Welcome to the personal website of Adrianus Kleemans.

You can navigate through older stuff on the left in the archive. Here are some interactive posts:

Or, check out the most recent posts below:


Comparing images

7 days ago

Some months back I stumbled across this revealing blog post from Silviu Tantos from iconfinder.com. It’s about how to compare two images and to quantify the difference into a single number, showing how much an image looks like another image.

For example: How much do these two images, a surprised koala and the same image but only with a fancy red hat, really look like one another? 80%? 90%? More?

And how yould you calculate such a difference without having to iterate over all the pixels?

I remember being intrigued back then when Google released its ‘search by image’ feature, by which I was equally impressed at the time. How was it possible to determine (with such accuracy!) if two images “look” like each other, or even to search for them?

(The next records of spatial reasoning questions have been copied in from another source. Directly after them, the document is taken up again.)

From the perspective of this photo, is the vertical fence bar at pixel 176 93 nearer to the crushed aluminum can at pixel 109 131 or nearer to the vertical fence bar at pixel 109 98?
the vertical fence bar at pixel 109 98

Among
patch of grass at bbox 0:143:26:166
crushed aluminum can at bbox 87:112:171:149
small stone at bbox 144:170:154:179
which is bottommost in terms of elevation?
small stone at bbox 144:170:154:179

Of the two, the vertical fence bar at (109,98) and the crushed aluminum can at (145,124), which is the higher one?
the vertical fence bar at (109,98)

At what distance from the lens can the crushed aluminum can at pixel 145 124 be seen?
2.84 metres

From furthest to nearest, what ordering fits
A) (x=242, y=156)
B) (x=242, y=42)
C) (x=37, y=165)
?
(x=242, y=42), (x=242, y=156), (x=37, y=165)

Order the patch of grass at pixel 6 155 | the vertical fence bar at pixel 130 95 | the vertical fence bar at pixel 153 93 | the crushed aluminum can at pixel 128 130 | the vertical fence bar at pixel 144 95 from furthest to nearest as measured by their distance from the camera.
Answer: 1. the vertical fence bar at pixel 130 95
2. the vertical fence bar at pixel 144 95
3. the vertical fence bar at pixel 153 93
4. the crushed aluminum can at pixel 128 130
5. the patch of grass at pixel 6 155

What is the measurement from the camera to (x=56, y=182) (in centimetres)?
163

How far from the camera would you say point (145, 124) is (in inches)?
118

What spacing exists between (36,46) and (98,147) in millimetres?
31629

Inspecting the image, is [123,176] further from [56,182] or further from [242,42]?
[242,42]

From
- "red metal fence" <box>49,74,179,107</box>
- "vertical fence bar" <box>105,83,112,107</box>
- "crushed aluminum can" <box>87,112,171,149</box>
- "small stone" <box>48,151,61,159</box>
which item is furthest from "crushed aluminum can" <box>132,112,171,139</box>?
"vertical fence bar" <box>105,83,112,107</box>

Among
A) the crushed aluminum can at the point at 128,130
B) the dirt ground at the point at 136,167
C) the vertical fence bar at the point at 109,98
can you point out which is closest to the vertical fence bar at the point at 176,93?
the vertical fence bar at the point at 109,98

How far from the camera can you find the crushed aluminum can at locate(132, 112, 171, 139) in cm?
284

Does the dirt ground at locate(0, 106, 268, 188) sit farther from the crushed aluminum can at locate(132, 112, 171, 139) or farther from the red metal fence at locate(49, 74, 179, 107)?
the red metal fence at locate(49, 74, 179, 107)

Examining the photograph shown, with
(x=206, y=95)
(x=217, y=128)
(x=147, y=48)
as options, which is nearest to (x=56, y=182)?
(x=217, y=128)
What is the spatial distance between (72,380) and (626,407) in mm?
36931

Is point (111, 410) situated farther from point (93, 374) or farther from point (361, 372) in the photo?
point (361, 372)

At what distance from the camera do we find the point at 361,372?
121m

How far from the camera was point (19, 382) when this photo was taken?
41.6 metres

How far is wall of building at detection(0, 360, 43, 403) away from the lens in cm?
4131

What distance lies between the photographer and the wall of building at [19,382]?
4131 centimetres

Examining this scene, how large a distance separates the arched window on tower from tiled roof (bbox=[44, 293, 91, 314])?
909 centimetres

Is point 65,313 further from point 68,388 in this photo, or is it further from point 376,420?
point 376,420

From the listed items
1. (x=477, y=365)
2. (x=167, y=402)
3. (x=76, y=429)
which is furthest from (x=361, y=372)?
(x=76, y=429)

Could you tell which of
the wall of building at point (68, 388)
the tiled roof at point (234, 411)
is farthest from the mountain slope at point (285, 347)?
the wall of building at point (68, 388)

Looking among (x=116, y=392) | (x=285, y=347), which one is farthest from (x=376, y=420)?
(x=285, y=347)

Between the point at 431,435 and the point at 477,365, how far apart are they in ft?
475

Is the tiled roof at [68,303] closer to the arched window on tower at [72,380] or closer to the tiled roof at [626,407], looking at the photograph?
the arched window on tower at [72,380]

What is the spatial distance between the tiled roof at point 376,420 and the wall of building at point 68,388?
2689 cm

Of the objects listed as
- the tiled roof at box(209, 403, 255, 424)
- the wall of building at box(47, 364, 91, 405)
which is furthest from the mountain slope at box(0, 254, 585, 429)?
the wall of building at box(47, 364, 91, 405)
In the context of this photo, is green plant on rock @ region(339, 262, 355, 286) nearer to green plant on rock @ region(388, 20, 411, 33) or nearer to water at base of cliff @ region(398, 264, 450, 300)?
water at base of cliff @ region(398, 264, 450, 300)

The simple idea behind the whole algorithm described in the post really is fascinating and made it feel like being handed a well-kept secret :-) So I’d like to share some aspects of it accompanied by a simple Python script.

Scaling and removing colors

First of all, we want to compare all sorts of images, so also all kind of sizes. So we have to scale them down to a common size. If we choose a small size, calculation will be easier later on. For example 9×8 pixels (an uneven number in the linesize to make the dhash function work, see below).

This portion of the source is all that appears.